Your objective:
Would you show every line from the records that holds "site"?

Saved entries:
'''

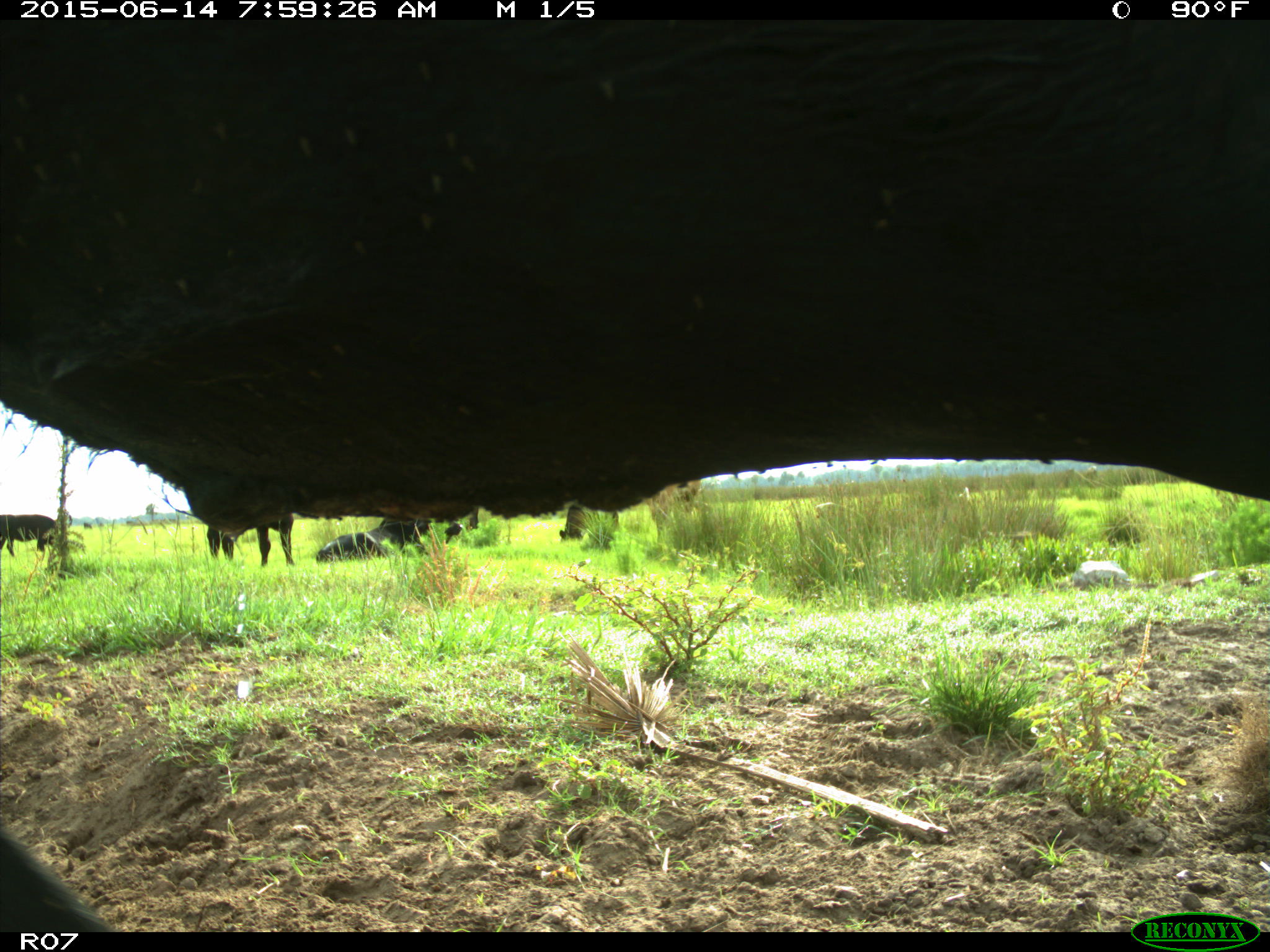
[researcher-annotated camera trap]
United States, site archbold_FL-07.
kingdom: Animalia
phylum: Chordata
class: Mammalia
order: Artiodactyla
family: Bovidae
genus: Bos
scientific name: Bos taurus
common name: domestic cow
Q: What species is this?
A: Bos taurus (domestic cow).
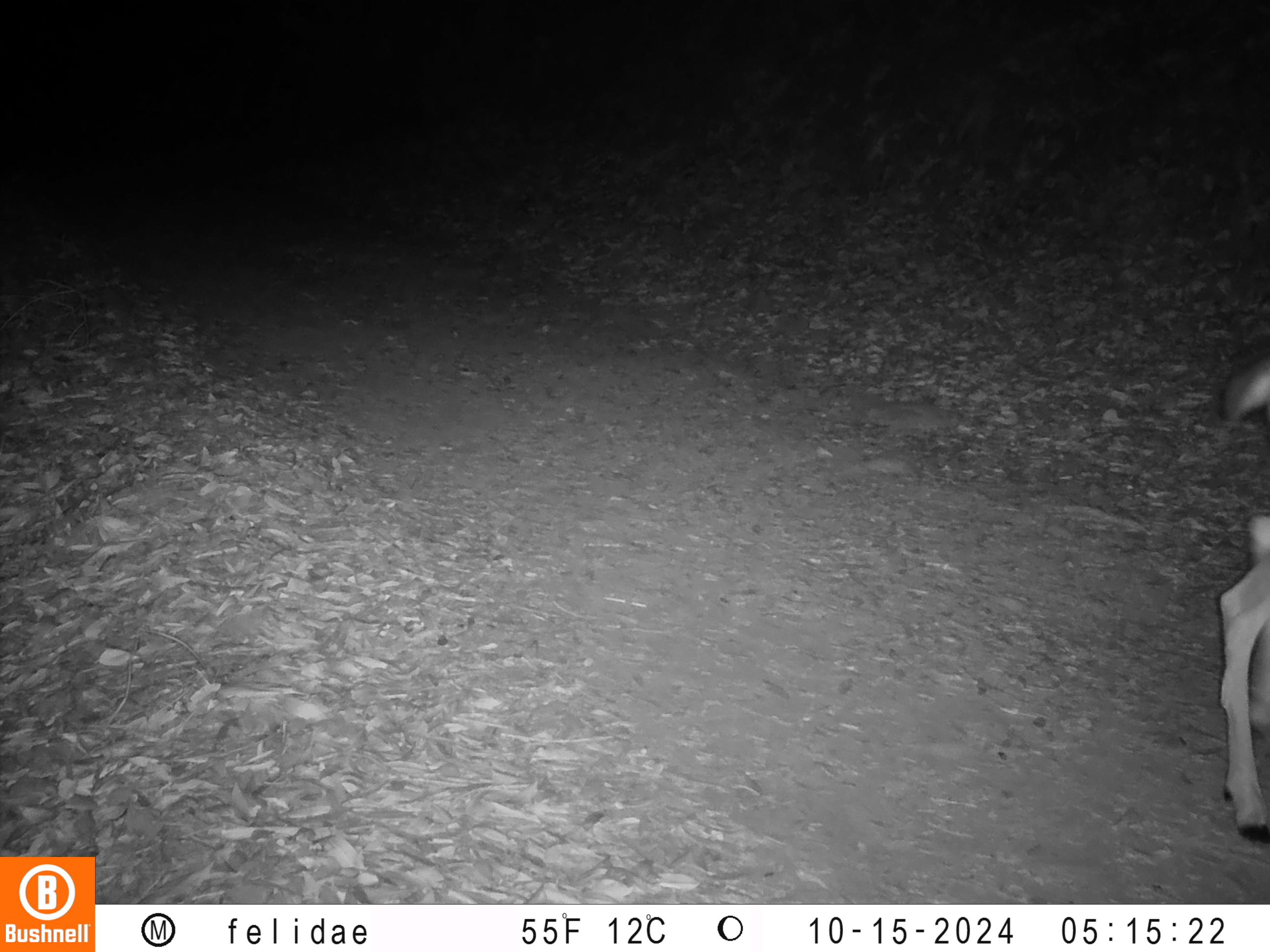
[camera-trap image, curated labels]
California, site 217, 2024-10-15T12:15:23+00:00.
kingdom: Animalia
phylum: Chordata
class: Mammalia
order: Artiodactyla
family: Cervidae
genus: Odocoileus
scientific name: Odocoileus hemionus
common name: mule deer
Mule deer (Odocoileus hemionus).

'''

Your solution:
United States, site archbold_FL-07.
California, site 217, 2024-10-15T12:15:23+00:00.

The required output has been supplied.